I told her about the dream on the way to the imaging center this morning for the scan, and what I thought it meant -- that this was something she was really afraid of, but that I was completely in charge and completely in control, and that I would take care of her through it, and that she would be safe with me and everything would be alright.

So on the way home, when we were both smiling with relief of the tears and the fear and the awfulness behind us, she says,

"Now what do you think you'll dream about, Mom?"

I said, "Well, I think I'll probably dream about the thing that you are most happy about and most looking forward to, like Christmas or something."
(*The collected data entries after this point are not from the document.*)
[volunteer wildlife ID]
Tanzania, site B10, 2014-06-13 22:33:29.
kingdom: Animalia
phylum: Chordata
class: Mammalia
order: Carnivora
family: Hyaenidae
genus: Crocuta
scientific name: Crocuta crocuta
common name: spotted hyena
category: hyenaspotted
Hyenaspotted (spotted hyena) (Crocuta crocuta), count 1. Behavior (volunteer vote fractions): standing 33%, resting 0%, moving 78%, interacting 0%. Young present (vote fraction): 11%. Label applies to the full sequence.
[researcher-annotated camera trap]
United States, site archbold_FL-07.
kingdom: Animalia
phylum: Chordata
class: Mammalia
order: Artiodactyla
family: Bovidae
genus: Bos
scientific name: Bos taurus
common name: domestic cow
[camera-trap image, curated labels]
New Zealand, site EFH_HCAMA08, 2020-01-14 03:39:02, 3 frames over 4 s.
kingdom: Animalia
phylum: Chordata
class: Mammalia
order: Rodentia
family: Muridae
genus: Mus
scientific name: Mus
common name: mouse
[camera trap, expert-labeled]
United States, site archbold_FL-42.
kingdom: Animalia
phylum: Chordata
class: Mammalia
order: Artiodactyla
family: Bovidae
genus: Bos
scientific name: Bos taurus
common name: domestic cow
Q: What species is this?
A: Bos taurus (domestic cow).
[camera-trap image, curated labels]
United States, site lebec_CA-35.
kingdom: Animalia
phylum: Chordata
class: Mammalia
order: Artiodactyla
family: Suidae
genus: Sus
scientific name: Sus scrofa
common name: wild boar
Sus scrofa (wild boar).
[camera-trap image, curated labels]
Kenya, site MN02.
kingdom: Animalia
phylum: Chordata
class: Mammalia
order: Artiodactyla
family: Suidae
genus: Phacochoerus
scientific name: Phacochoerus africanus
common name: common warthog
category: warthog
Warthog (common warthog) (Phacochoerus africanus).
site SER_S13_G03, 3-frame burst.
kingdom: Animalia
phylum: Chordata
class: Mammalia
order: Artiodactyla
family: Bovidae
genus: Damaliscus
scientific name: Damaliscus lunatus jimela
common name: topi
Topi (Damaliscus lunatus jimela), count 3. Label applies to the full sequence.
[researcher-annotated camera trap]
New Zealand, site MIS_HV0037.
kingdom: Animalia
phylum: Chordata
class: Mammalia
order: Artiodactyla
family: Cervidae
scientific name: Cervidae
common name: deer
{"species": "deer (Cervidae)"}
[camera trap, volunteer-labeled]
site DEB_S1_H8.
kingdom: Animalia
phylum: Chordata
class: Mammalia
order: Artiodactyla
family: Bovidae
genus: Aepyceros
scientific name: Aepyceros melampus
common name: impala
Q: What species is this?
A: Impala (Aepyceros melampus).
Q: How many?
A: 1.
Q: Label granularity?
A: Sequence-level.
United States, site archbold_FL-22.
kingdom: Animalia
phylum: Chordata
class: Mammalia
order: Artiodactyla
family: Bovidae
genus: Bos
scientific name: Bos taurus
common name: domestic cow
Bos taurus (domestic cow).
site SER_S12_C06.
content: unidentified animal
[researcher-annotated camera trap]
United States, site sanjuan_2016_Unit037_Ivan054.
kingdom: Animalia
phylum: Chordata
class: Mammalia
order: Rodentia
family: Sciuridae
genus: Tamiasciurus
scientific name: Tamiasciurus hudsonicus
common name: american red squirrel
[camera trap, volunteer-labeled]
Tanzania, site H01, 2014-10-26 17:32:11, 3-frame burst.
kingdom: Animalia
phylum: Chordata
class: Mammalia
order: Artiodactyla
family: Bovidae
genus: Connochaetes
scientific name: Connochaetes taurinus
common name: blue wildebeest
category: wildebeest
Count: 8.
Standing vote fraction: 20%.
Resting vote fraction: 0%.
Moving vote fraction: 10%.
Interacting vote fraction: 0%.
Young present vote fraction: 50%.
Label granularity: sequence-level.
There was this long pause and then she said really quietly,

"Thank you."

*

6 comments:

Heidi Lee said...

Aw Heather, that puts a lump in my throat and tears in my eyes.

You are so blessed.

Diane said...

I'm so glad you wrote this...when I read your email earlier the first thing I thought, once I'd wiped away my own tears, was that you should blog that so you don't forget about it!

Michelle said...

WOOOOOOOO-HOOOOOOOOOOOOO.

This post is cool on so many levels. Hugs to your little bean, a squeeze for you and big joy for all.

WOOOOOOOOOOOOOOOO-HOOOOOOOOOOOOO.

Peace.
M.

Carin said...

love that.

Lisa Y. said...

Oh. My. The keyboard is damp. Love you both bunches!!

JoannCryderman said...

Ok, I've read this story so many times and everytime I get tears in my eyes. Love you.